In summer 2022, he graduated with his master’s in aerospace, aeronautical and astronautical engineering from Rensselaer Polytechnic Institute and opted to forego his Ph.D. for now and focus on his startup BosonQ Psi full time.

He moved to Buffalo because he has family in the Buffalo and Rochester areas, and knew it was a good tech hub with available help from universities.

“The kind of people I’ve met here just in the past six months, the community is young and eager to do something,” he said. “That’s why I chose to be here.”

Founded in September 2020, his startup is a software-as-a-service that uses quantum computing to speed up virtual simulations. CEO Chopra started the business with Jash Minocha, his cousin, and Rut Lineswala, his friend from Rutgers. The team leads about 27 employees across the globe, many in India.

Now Chopra has decided to move headquarters from India to Buffalo and is looking at co-working spaces.

His workers aren’t planning to move to Buffalo, though some will travel between India and Buffalo. He expects to add about 50 tech workers specializing in simulation and computation and 50 software engineers within the next few years.

Chopra said he's especially excited about the prospect of hiring local software engineers.
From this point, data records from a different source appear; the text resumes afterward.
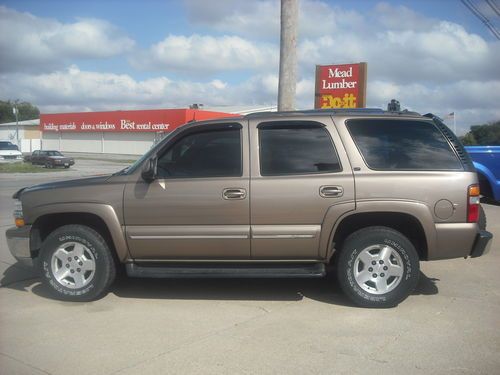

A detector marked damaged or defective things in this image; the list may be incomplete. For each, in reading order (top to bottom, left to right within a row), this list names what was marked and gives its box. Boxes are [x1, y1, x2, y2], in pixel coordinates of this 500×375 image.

pavement crack [0, 354, 53, 374]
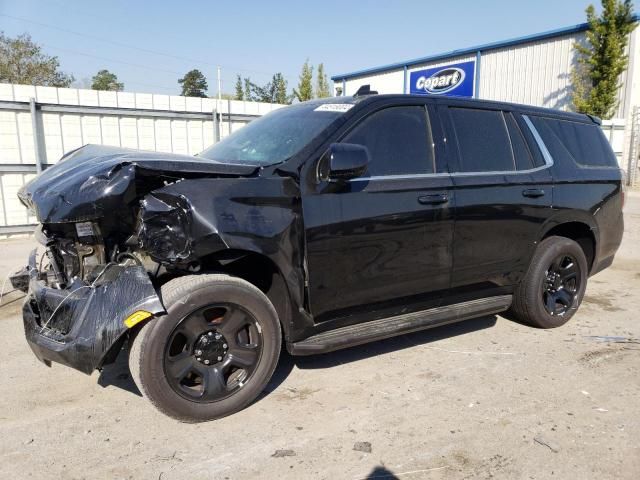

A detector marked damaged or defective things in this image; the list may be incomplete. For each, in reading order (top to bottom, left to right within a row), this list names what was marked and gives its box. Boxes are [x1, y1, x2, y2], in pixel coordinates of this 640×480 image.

crumpled hood [17, 144, 258, 223]
front-end collision damage [21, 251, 164, 376]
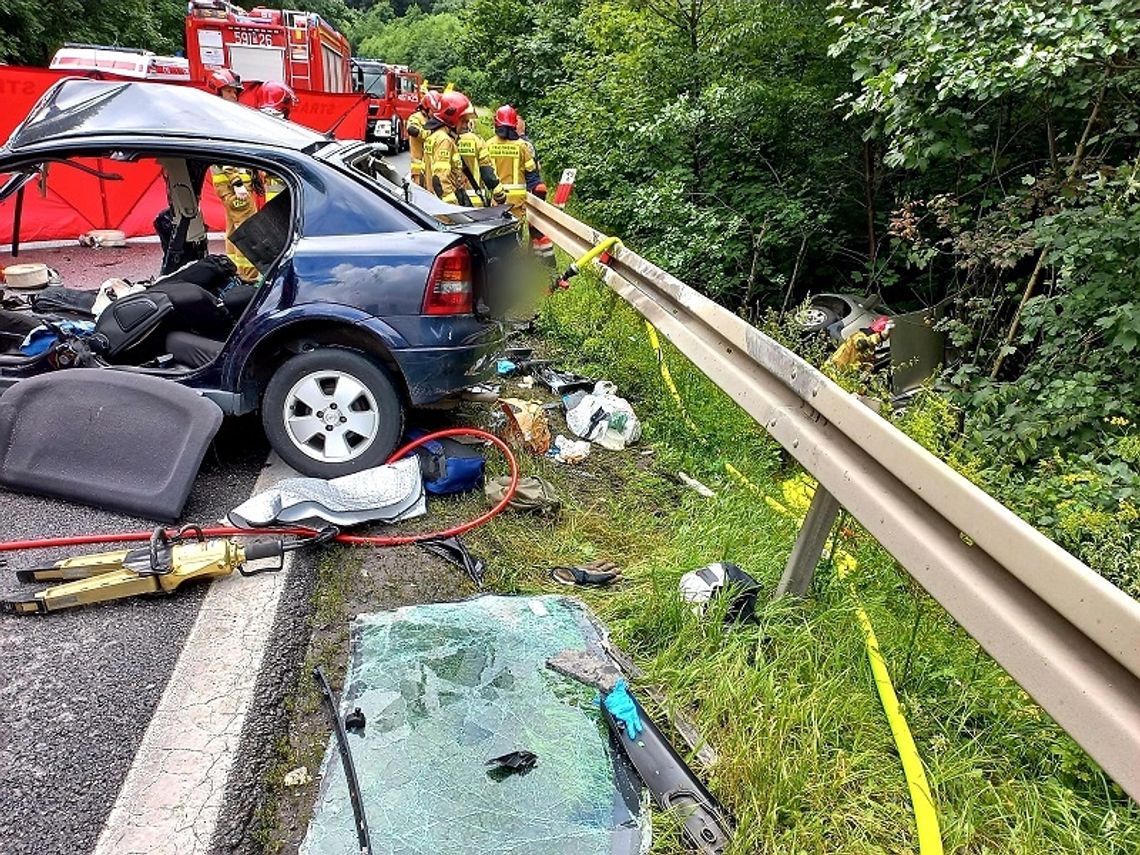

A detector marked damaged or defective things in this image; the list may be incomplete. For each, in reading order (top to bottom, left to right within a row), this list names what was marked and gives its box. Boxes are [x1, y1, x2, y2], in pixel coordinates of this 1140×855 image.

overturned vehicle [0, 79, 520, 478]
deployed airbag [0, 370, 223, 520]
deployed airbag [229, 454, 424, 528]
bent guardrail [528, 194, 1136, 804]
shattered windshield [298, 596, 644, 855]
broken glass [298, 596, 644, 855]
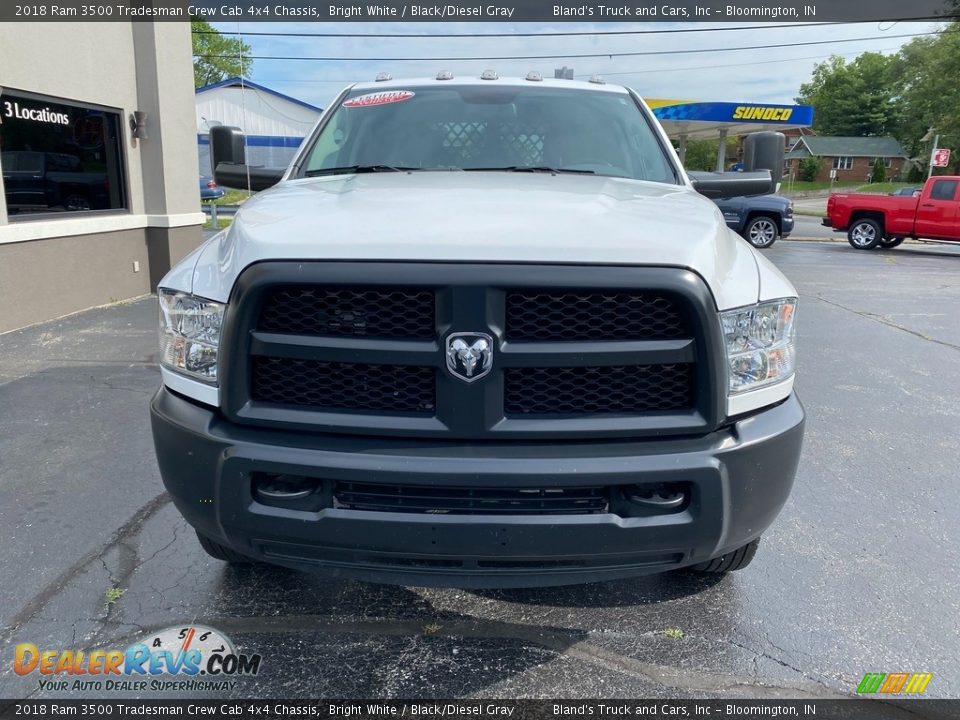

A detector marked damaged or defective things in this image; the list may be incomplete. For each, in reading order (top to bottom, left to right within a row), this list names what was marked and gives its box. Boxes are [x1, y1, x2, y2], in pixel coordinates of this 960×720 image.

pavement crack [808, 294, 960, 352]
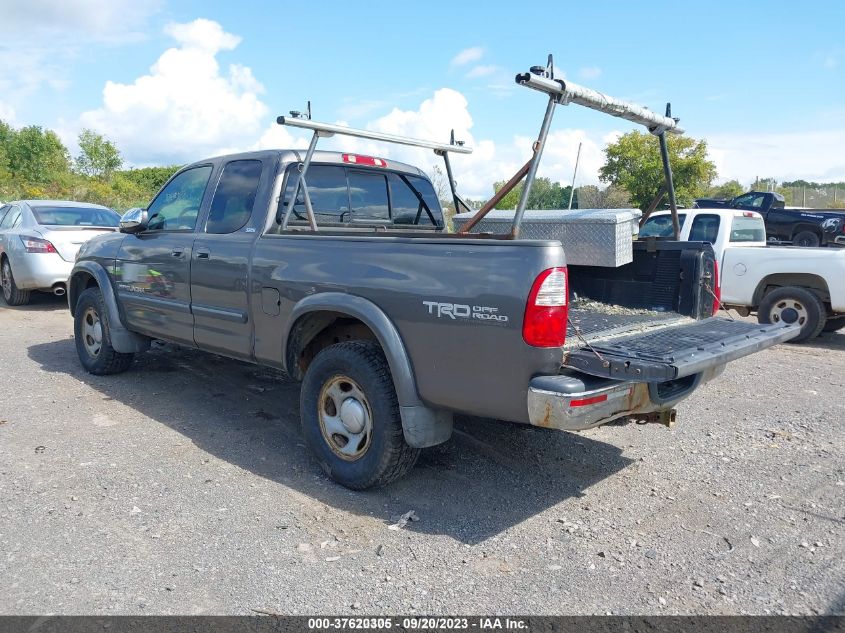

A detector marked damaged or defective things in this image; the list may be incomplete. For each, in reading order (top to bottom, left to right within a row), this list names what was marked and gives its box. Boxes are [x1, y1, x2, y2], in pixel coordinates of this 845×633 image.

rusty bumper [524, 362, 724, 432]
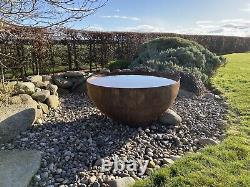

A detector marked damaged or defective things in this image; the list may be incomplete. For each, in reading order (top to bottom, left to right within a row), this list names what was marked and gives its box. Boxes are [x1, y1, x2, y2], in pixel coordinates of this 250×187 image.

rusty patina [86, 71, 180, 126]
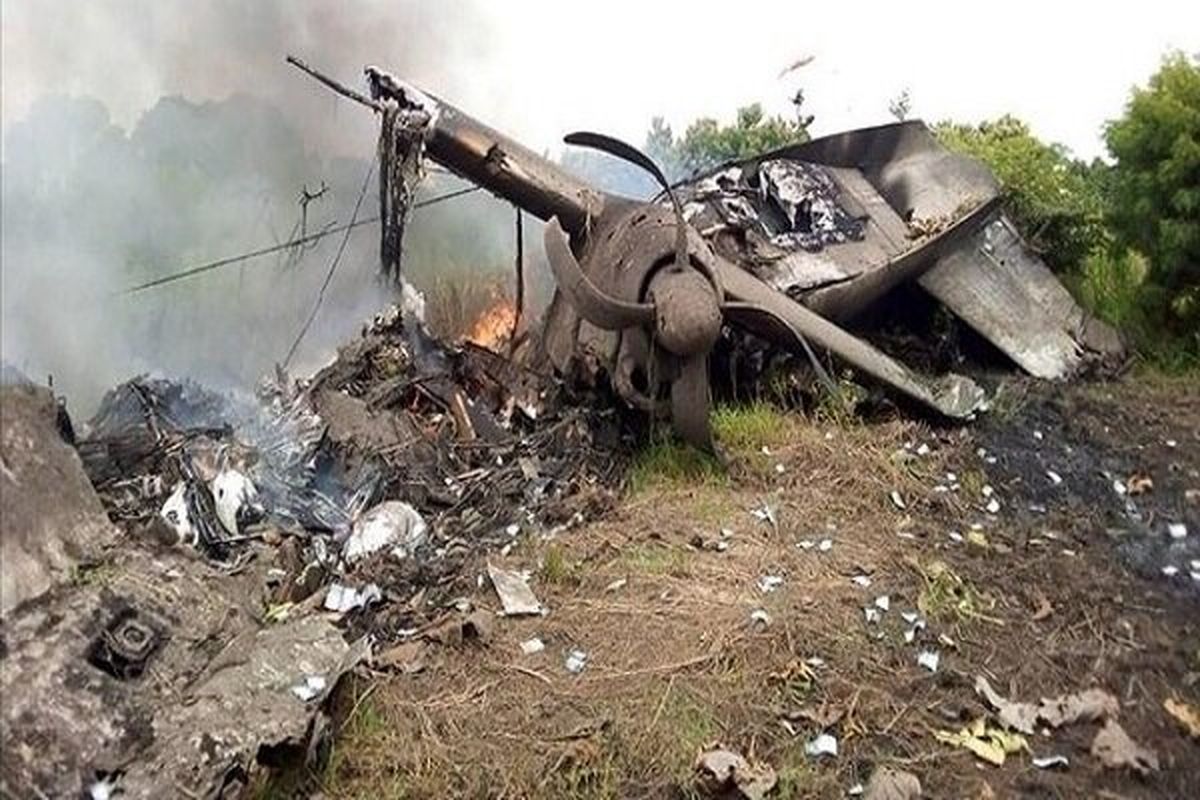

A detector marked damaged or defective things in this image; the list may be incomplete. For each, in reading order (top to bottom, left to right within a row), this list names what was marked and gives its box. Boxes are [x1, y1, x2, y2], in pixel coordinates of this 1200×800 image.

damaged rotor blade [548, 217, 656, 330]
crashed aircraft [314, 61, 1120, 450]
damaged rotor blade [720, 260, 984, 418]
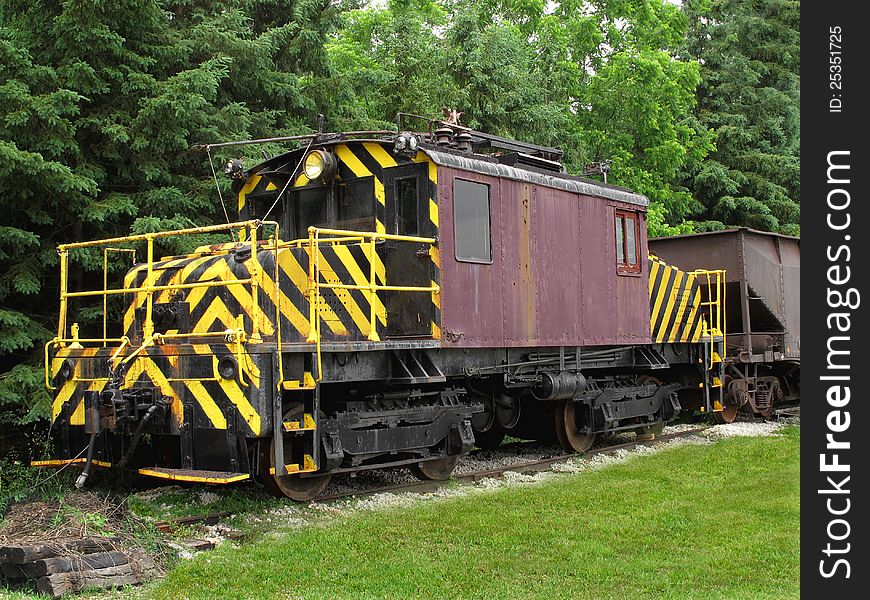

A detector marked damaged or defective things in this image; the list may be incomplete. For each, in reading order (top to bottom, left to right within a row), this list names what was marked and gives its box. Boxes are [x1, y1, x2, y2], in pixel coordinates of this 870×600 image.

rusty freight car [39, 119, 728, 500]
rusty metal panel [442, 166, 656, 350]
rusty freight car [652, 230, 800, 422]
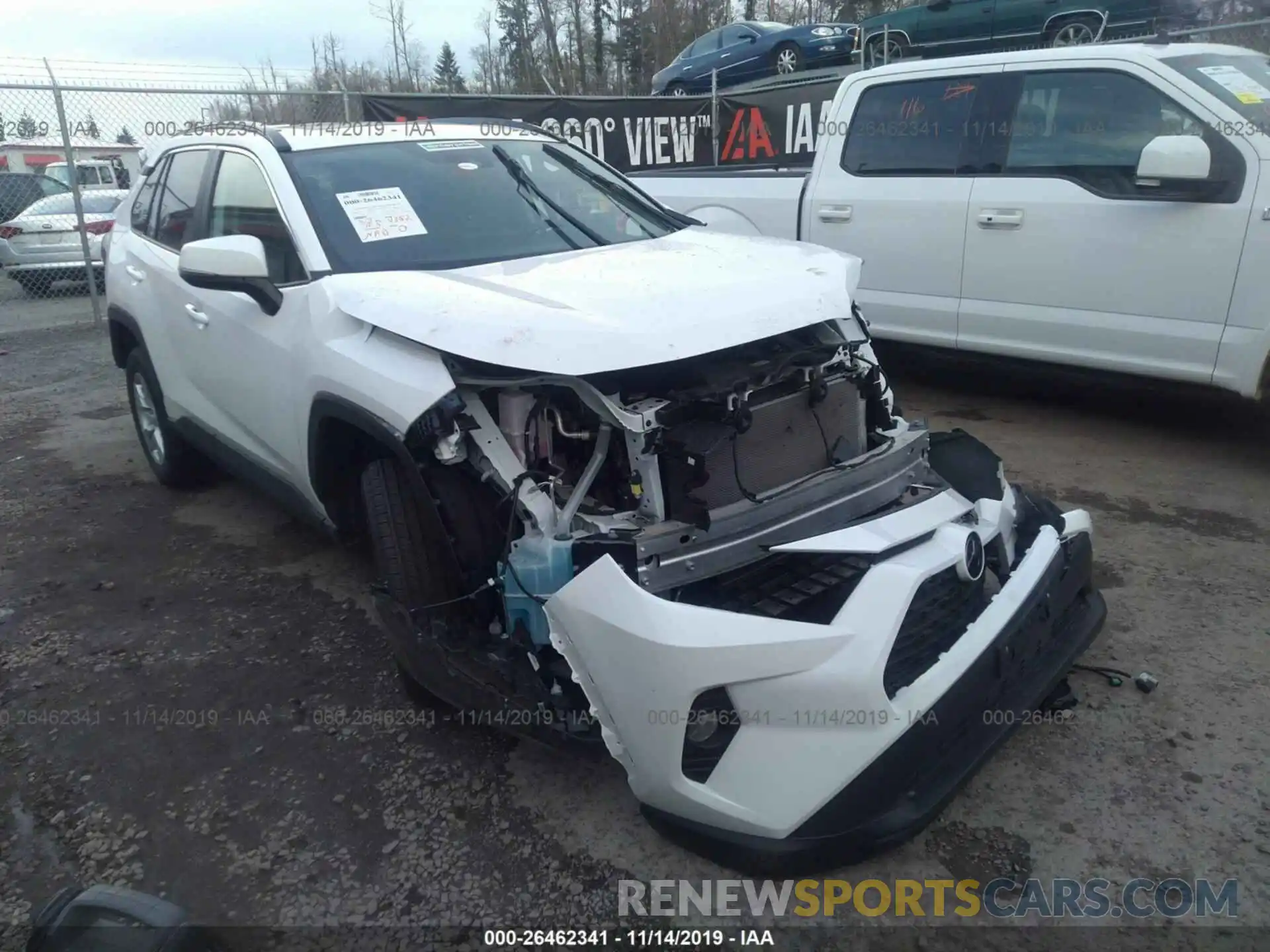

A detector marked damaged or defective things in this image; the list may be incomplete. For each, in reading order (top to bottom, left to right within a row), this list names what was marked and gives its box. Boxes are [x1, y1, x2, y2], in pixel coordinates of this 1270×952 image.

white damaged suv [104, 123, 1107, 878]
damaged fender panel [546, 510, 1092, 838]
crumpled front bumper [543, 487, 1102, 878]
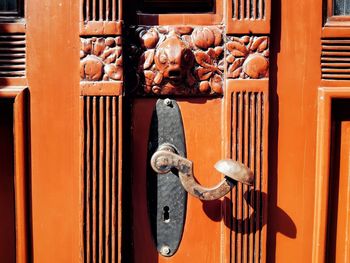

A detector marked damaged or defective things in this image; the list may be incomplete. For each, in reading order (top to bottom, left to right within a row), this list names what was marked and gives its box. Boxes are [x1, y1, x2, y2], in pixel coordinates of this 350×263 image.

rusty metal hardware [151, 143, 254, 201]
“We are a SaaS company, so we need our platform to grow,” he said. “There cannot be a better place than Upstate New York because of the abundance of talent for software engineering.”

The startup recently released an alpha version of its software and is getting feedback from individual users such as professors and simulation engineers and plans to launch its beta product within the next eight months.

The business is also doing pilots and proof of concepts with five global corporate companies in the automotive, aerospace, auto and gas industries, with another 10 businesses in the pipeline.

The startup closed a roughly $525,000 pre-seed round in April 2022 and launched a seed round late last year. The business aims to raise about $2 million.

The focus is commercialization with the help of more partnerships. The startup has infrastructure partners such as IMB’s Quantum Computing Network which gives access to hardware to test, develop and deploy its cloud-based solution. The company is also channel partners with Data Conservancy, which will help the startup add customers to its pipeline.

Chopra appreciates the eager and helpful local startup community. People, whether they’re founders or work with universities or accelerator programs, want to support each other.

“I think there’s enough in the ecosystem to make it one of the biggest startup hubs as we go along in our journey,” he said.